Among the DS genes, a total of 16 GO terms belonging broadly to the five functional categories of metabolism, binding, catalytic activity, carbon utilization and transport were enriched (weighted p-value < 0.05) when all clones are combined (6 controls and 15 Cu-exposed samples; Table S13). These same major categories plus a few more were also enriched among the clones; Clones D, S and K had 36 (7 functional categories), 25 (8 functional categories) and 38 (9 functional categories) GO terms enriched, respectively (weighted p-value < 0.05; Fig. 5; Table S14).

Fig. 5
figure 5

Functional enrichment of differentially spliced genes. Distribution of enriched gene ontology (GO) terms for differentially spliced genes from the global analysis of all clones grouped together as well as from each individual clone analysis. The size of the circles is proportional to the number of observed genes within each GO category and the shade of the circles is proportional to the significance (measured in terms of the weighted p-value reported by topGO)
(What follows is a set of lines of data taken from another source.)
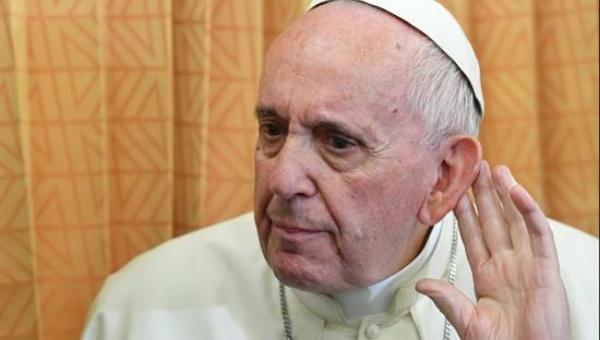 Papa Francisco pide no abandonar a los transexuales
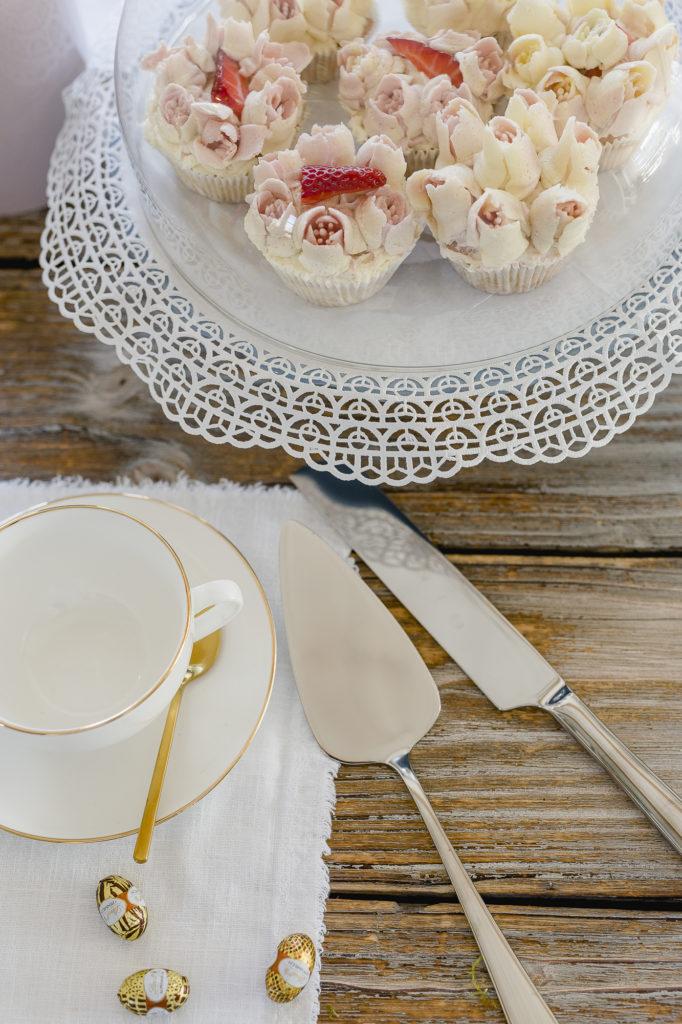 Cappuccino und leckere Cupcakes zu Ostern, Pomponetti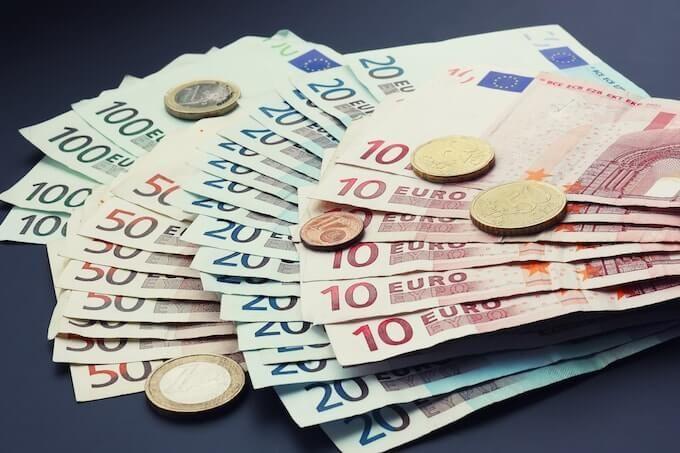 Курс валют на сьогодні 17 січня: долар подешевшав, евро подешевшав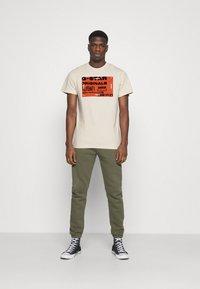 G-Star - FLOCK BADGE GRAPHIC - T-shirt med print - whitebait - 1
Comparison between transcriptional and splicing responses to acute Cu exposure in Daphnia pulex

We found a much higher number of genes undergoing differential expression than differential splicing in response to acute Cu exposure from the global comparison of all clones together: on average, 3.6% of all genes expressed across the 21 samples were differentially expressed compared to differential splicing of only 0.7% of the genes with alternative transcripts (0.1% of the expressed genes). However, from the clone-specific analyses, each independent clone has a higher number of unique DS genes than unique DE genes, with Clone D having the highest proportion of unique DS vs DE genes (82/6) followed by Clone S (56/9) and Clone K (39/16). This suggests that the splicing patterns induced by Cu are more variable between genetic lineages than gene expression levels. The functional categories of metabolism, catalytic activity, binding and transport were commonly enriched among the DE and DS genes in both the global analyses and all three clone-specific analyses suggesting that these pathways are regulated both at the level of transcription and splicing in response to Cu. Certain functions such as signal transduction, stress response and cellular component organization were enriched among the DE but not the DS genes in the global analyses, but were enriched among the DS genes in the clone-specific analyses. For example, signal transduction is enriched among the DE genes but only enriched among the DS genes in Clones D and K. Similarly, stress response is enriched among the DE genes but only among the DS genes in Clones S and K. Cellular component analysis is enriched among the DS genes in all the three clones, but it is only enriched among the DE genes in Clone K. This suggests that some key pathways involved in response to metal exposure are jointly regulated by gene expression and splicing, but genetic variation between the clonal lineages also influences the molecular responses observed.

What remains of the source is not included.